§ **Prompt**
The expected answer is the complete listing, reproduced character for character.
== Excerpted records
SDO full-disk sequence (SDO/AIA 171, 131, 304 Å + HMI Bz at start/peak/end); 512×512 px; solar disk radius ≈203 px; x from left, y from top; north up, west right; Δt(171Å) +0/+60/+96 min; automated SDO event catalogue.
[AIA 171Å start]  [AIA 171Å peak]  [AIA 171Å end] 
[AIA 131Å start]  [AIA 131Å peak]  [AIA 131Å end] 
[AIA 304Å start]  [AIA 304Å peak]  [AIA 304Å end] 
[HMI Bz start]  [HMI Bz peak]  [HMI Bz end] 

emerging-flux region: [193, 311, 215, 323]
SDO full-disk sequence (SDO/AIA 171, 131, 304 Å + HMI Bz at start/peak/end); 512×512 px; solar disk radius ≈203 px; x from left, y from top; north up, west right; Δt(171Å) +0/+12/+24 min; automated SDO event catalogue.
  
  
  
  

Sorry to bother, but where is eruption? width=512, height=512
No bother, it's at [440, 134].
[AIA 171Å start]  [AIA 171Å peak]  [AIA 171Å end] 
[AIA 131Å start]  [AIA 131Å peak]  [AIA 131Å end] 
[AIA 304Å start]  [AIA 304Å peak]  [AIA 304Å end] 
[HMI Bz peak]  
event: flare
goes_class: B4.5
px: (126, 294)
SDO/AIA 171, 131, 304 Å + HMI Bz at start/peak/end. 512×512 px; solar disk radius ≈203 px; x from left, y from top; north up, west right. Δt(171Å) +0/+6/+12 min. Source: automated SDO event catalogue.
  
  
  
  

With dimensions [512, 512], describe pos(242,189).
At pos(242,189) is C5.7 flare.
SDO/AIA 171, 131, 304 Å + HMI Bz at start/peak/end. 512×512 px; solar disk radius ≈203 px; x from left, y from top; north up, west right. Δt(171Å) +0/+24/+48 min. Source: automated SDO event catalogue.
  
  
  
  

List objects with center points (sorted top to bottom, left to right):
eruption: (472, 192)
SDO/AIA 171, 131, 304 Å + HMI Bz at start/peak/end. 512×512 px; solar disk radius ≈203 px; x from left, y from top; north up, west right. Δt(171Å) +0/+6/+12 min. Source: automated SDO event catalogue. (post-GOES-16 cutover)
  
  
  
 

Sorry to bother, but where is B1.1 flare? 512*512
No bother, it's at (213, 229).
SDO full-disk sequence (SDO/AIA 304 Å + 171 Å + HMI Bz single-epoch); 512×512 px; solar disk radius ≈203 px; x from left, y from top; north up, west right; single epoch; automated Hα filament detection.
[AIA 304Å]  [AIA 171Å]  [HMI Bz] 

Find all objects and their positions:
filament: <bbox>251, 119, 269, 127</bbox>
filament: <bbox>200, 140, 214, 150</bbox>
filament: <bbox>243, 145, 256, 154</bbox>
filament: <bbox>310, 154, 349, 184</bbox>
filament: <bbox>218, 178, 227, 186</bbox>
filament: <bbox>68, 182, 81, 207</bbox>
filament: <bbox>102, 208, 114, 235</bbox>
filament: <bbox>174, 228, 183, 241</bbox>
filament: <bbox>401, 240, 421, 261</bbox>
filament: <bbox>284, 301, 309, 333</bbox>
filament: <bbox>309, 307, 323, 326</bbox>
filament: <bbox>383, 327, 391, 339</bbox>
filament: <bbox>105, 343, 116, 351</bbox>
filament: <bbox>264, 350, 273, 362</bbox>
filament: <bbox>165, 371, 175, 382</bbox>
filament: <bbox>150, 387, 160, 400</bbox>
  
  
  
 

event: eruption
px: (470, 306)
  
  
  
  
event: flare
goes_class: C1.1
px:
====
§ **Result of the exercise**
SDO full-disk sequence (SDO/AIA 171, 131, 304 Å + HMI Bz at start/peak/end); 512×512 px; solar disk radius ≈203 px; x from left, y from top; north up, west right; Δt(171Å) +0/+60/+96 min; automated SDO event catalogue.
[AIA 171Å start]  [AIA 171Å peak]  [AIA 171Å end] 
[AIA 131Å start]  [AIA 131Å peak]  [AIA 131Å end] 
[AIA 304Å start]  [AIA 304Å peak]  [AIA 304Å end] 
[HMI Bz start]  [HMI Bz peak]  [HMI Bz end] 

emerging-flux region: [193, 311, 215, 323]
SDO full-disk sequence (SDO/AIA 171, 131, 304 Å + HMI Bz at start/peak/end); 512×512 px; solar disk radius ≈203 px; x from left, y from top; north up, west right; Δt(171Å) +0/+12/+24 min; automated SDO event catalogue.
  
  
  
  

Sorry to bother, but where is eruption? width=512, height=512
No bother, it's at [440, 134].
[AIA 171Å start]  [AIA 171Å peak]  [AIA 171Å end] 
[AIA 131Å start]  [AIA 131Å peak]  [AIA 131Å end] 
[AIA 304Å start]  [AIA 304Å peak]  [AIA 304Å end] 
[HMI Bz peak]  
event: flare
goes_class: B4.5
px: (126, 294)
SDO/AIA 171, 131, 304 Å + HMI Bz at start/peak/end. 512×512 px; solar disk radius ≈203 px; x from left, y from top; north up, west right. Δt(171Å) +0/+6/+12 min. Source: automated SDO event catalogue.
  
  
  
  

With dimensions [512, 512], describe pos(242,189).
At pos(242,189) is C5.7 flare.
SDO/AIA 171, 131, 304 Å + HMI Bz at start/peak/end. 512×512 px; solar disk radius ≈203 px; x from left, y from top; north up, west right. Δt(171Å) +0/+24/+48 min. Source: automated SDO event catalogue.
  
  
  
  

List objects with center points (sorted top to bottom, left to right):
eruption: (472, 192)
SDO/AIA 171, 131, 304 Å + HMI Bz at start/peak/end. 512×512 px; solar disk radius ≈203 px; x from left, y from top; north up, west right. Δt(171Å) +0/+6/+12 min. Source: automated SDO event catalogue. (post-GOES-16 cutover)
  
  
  
 

Sorry to bother, but where is B1.1 flare? 512*512
No bother, it's at (213, 229).
SDO full-disk sequence (SDO/AIA 304 Å + 171 Å + HMI Bz single-epoch); 512×512 px; solar disk radius ≈203 px; x from left, y from top; north up, west right; single epoch; automated Hα filament detection.
[AIA 304Å]  [AIA 171Å]  [HMI Bz] 

Find all objects and their positions:
filament: <bbox>251, 119, 269, 127</bbox>
filament: <bbox>200, 140, 214, 150</bbox>
filament: <bbox>243, 145, 256, 154</bbox>
filament: <bbox>310, 154, 349, 184</bbox>
filament: <bbox>218, 178, 227, 186</bbox>
filament: <bbox>68, 182, 81, 207</bbox>
filament: <bbox>102, 208, 114, 235</bbox>
filament: <bbox>174, 228, 183, 241</bbox>
filament: <bbox>401, 240, 421, 261</bbox>
filament: <bbox>284, 301, 309, 333</bbox>
filament: <bbox>309, 307, 323, 326</bbox>
filament: <bbox>383, 327, 391, 339</bbox>
filament: <bbox>105, 343, 116, 351</bbox>
filament: <bbox>264, 350, 273, 362</bbox>
filament: <bbox>165, 371, 175, 382</bbox>
filament: <bbox>150, 387, 160, 400</bbox>
  
  
  
 

event: eruption
px: (470, 306)
  
  
  
  
event: flare
goes_class: C1.1
px:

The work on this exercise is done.